- Portrait by Bassano, 1971

Member of the House of Lords
- Lord Temporal
- Life peerage 8 February 1980 – 17 July 2008

Personal details
- Born: 23 October 1919 Minehead, Somerset, UK
- Died: 17 July 2008 (aged 88) London
- Occupation: Civil servant
- Known for: Cabinet Secretary, Life Peer and member of HoL

= John Hunt, Baron Hunt of Tanworth =

British civil servant

John Joseph Benedict Hunt, Baron Hunt of Tanworth, (23 October 1919 – 17 July 2008) was a British civil servant.

Born in Minehead, Somerset to Major A. L. Hunt MC by his wife Daphne (née Ashton Case), he was educated at Downside School and Magdalene College, Cambridge before joining the Civil Service in 1946.

Hunt became Cabinet Secretary from 1973 to 1979, being the first Roman Catholic to hold this post since its creation in 1916.

Lord Hunt of Tanworth married firstly in 1941 The Hon.

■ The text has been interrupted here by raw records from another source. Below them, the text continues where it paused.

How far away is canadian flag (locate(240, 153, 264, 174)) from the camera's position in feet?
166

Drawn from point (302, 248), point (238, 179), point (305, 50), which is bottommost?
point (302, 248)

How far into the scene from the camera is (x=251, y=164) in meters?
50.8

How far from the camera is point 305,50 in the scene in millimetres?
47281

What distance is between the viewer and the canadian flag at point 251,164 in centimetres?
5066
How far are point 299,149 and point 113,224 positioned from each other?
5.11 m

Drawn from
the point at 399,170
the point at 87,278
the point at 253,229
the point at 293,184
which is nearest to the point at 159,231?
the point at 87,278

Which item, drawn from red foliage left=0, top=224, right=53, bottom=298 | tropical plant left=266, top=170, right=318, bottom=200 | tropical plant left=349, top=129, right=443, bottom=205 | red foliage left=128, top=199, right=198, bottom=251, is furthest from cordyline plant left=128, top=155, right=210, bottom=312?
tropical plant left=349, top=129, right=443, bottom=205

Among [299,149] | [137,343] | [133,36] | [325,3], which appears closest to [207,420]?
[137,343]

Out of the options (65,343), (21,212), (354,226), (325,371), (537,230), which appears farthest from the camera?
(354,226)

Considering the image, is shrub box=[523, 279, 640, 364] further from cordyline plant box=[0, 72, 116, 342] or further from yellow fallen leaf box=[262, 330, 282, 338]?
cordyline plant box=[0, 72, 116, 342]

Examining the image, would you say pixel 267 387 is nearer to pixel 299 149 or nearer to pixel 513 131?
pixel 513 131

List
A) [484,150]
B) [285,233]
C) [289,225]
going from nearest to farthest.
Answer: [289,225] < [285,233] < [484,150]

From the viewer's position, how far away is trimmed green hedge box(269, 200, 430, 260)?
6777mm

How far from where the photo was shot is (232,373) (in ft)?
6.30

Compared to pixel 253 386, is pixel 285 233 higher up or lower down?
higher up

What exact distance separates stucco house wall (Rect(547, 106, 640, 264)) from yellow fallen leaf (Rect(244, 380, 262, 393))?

Magdalen Robinson (died 1971) and, by his second wife Madeleine, Lady Charles (née Hume), was a brother-in-law of the late Basil Hume, Cardinal Archbishop of Westminster.

==Honours and awards==
Hunt was appointed a Companion of the Order of the Bath (CB) in the 1968 Birthday Honours, promoted Knight Commander of the Order of the Bath (KCB) in the 1973 Birthday Honours and was advanced to Knight Grand Cross of the Order of the Bath (GCB) in the 1977 Birthday Honours.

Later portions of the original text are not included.